====== Supplied material ======

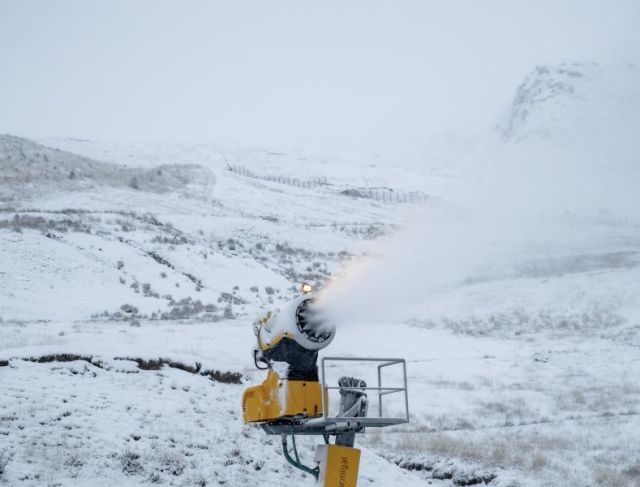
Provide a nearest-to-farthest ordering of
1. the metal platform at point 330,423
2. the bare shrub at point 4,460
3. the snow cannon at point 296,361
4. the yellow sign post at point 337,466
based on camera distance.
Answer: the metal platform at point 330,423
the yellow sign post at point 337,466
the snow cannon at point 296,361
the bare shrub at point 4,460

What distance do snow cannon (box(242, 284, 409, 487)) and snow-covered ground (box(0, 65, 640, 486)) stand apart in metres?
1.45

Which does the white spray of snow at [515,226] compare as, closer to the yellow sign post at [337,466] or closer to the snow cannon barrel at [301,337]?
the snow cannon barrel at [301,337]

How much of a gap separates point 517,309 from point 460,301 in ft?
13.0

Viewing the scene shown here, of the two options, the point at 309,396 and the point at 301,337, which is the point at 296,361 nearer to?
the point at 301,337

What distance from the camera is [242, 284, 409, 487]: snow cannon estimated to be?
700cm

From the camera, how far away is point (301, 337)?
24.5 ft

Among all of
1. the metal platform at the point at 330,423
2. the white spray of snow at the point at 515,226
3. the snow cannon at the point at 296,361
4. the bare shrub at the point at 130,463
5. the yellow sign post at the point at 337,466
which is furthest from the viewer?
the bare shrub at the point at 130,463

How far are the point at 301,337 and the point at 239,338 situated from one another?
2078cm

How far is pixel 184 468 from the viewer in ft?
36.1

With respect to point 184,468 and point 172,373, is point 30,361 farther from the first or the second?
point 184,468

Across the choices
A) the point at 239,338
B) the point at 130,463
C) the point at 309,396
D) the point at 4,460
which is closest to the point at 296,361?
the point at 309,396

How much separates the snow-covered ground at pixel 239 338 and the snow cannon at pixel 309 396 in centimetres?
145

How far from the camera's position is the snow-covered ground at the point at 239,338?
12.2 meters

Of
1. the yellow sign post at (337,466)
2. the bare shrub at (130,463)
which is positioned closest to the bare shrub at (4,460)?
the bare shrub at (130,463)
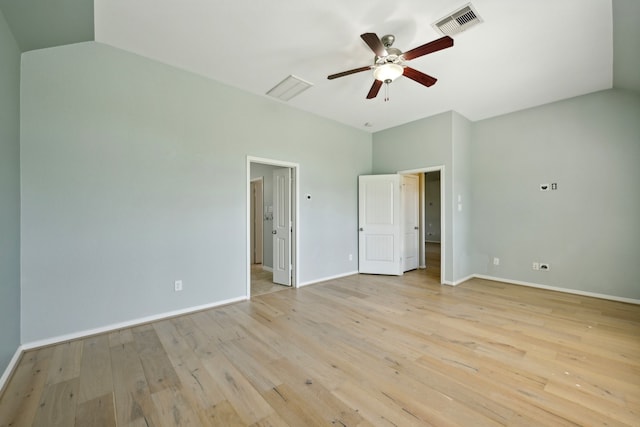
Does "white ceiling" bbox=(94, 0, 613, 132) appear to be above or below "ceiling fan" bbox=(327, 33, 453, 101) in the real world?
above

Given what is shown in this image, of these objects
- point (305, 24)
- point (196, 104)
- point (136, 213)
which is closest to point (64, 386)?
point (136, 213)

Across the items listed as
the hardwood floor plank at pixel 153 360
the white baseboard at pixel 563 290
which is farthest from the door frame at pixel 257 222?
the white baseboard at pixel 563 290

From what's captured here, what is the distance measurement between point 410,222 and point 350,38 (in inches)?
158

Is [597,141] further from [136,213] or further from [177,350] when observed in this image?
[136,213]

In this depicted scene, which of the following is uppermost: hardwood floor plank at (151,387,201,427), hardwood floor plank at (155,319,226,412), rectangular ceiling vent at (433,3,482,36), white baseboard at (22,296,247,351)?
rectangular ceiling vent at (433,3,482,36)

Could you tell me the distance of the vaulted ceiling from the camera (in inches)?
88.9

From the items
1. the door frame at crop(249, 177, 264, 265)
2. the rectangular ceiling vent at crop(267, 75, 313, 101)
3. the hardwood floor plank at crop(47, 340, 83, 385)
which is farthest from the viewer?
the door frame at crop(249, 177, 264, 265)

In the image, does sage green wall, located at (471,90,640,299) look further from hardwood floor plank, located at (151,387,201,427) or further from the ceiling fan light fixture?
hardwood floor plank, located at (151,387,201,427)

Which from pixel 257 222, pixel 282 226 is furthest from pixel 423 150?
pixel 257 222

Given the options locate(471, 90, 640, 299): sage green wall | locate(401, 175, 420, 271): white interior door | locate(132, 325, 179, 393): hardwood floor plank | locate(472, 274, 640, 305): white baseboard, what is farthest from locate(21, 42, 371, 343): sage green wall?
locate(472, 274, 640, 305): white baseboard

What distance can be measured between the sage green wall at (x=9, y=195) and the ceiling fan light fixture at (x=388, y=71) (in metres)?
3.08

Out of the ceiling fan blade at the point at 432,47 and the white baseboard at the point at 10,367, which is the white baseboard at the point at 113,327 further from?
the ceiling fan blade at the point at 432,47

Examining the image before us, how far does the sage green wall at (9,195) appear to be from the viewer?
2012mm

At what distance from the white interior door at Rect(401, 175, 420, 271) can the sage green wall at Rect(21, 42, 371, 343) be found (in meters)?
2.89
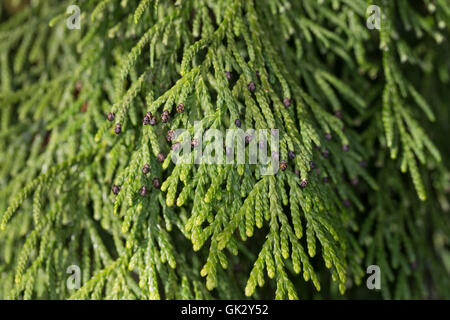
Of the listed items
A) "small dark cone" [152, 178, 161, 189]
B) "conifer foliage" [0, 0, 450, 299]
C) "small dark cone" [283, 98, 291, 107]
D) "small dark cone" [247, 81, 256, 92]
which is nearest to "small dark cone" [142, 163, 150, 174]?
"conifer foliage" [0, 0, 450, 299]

======
====== Supplied material ======

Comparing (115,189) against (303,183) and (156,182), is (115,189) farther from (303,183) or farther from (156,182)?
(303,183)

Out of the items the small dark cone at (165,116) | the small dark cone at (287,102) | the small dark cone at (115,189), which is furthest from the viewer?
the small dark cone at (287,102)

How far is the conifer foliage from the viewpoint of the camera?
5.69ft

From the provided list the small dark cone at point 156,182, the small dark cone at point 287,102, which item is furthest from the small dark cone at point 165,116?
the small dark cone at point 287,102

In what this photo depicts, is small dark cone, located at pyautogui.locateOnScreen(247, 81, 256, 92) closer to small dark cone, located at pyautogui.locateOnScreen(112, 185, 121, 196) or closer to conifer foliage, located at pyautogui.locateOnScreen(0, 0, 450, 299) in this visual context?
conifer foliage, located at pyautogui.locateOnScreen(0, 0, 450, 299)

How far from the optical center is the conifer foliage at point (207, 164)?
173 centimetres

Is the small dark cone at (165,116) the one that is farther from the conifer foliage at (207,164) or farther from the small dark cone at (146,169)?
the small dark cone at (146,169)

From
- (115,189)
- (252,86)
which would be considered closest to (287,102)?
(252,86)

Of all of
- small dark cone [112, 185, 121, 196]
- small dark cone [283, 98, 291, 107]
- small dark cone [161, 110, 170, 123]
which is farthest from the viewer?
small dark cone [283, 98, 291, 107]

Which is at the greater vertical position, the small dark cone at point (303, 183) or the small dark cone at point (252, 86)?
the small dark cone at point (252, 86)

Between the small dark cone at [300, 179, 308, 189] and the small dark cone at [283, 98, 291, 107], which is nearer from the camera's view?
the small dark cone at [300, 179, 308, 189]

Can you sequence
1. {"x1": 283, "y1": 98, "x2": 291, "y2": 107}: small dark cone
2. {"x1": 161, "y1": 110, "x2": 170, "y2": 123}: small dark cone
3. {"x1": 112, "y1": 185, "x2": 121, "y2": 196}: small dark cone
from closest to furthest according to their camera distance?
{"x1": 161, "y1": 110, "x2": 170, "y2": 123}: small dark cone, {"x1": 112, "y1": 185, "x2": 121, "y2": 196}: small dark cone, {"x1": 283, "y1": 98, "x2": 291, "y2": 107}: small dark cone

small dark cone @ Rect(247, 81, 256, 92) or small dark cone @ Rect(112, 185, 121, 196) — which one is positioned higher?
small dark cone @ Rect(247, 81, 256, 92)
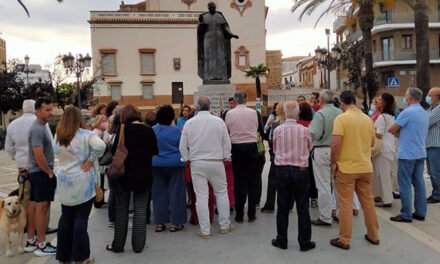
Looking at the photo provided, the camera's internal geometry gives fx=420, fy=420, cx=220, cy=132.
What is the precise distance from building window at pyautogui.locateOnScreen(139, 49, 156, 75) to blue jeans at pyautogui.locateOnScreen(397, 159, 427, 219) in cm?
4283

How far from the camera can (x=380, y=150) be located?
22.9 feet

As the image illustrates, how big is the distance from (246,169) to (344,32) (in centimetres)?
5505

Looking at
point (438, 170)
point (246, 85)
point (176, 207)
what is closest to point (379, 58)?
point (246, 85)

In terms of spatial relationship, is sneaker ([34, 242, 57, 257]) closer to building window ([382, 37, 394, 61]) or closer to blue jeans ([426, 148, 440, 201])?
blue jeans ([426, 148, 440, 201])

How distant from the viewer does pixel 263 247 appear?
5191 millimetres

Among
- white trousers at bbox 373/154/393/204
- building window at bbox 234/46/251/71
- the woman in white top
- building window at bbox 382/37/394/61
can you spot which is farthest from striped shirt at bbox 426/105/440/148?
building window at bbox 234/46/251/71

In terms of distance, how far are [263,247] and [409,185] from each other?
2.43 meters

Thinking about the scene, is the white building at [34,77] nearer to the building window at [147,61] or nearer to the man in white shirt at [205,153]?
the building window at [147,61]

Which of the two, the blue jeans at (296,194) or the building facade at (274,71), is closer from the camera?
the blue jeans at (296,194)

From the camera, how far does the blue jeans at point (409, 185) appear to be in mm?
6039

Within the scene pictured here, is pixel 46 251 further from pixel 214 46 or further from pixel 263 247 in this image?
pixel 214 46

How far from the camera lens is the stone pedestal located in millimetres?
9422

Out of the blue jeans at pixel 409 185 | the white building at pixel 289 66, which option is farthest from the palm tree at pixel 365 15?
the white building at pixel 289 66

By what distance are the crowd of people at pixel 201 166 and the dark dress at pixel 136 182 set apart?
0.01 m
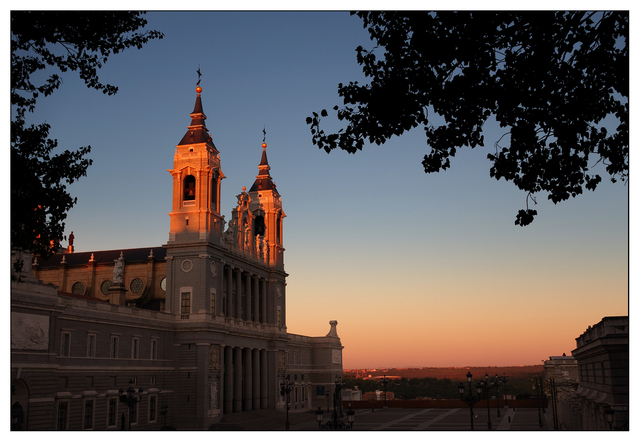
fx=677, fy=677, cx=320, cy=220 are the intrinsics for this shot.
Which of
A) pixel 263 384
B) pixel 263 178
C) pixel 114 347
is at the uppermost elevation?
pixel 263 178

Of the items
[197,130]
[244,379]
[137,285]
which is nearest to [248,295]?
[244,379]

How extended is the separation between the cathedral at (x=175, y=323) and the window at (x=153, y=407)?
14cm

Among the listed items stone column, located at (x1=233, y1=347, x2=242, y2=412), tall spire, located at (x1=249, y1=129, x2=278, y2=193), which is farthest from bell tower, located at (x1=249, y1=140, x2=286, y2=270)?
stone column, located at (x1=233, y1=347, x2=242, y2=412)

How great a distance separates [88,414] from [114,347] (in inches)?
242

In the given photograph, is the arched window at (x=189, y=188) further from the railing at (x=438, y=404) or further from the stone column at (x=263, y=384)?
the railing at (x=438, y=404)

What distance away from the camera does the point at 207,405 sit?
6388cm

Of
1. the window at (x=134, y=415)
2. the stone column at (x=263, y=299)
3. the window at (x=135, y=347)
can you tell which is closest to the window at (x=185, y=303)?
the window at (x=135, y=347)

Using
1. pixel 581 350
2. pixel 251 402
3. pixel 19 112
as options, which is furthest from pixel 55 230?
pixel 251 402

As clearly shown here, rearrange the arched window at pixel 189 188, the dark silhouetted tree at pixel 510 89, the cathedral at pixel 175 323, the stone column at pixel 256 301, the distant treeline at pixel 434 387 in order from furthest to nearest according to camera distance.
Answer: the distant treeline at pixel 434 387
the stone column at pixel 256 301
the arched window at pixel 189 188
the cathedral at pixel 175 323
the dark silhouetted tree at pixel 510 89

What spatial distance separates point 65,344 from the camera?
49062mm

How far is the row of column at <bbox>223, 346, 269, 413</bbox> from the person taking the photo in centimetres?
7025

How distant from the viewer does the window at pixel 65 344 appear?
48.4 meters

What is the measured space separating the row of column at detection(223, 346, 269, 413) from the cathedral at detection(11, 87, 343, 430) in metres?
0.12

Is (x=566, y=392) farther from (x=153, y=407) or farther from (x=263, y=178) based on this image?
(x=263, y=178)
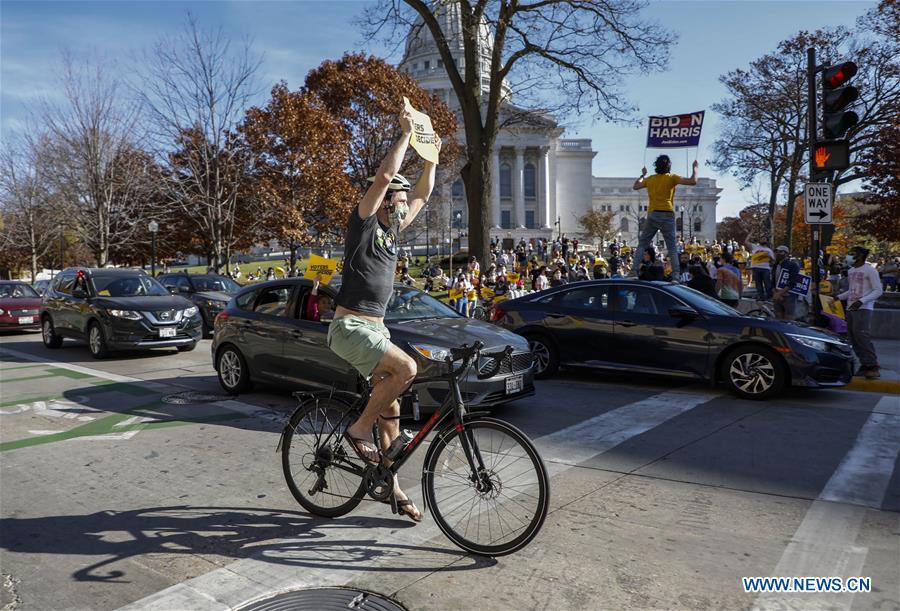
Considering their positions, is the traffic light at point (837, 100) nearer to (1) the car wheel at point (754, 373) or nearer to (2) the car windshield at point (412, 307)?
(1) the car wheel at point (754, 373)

======

▸ **Set exercise**
Edit the stretch from the line containing "Provide a nearest-to-farthest ordering of" through the line containing "based on camera distance." by changing "bare shrub" to "leafless bush", and write out only those lines with nothing else altered.

▸ **Output of the task**
Provide a nearest-to-farthest ordering of
1. the metal platform at point 330,423
2. the leafless bush at point 4,460
3. the snow cannon at point 296,361
4. the yellow sign post at point 337,466
based on camera distance.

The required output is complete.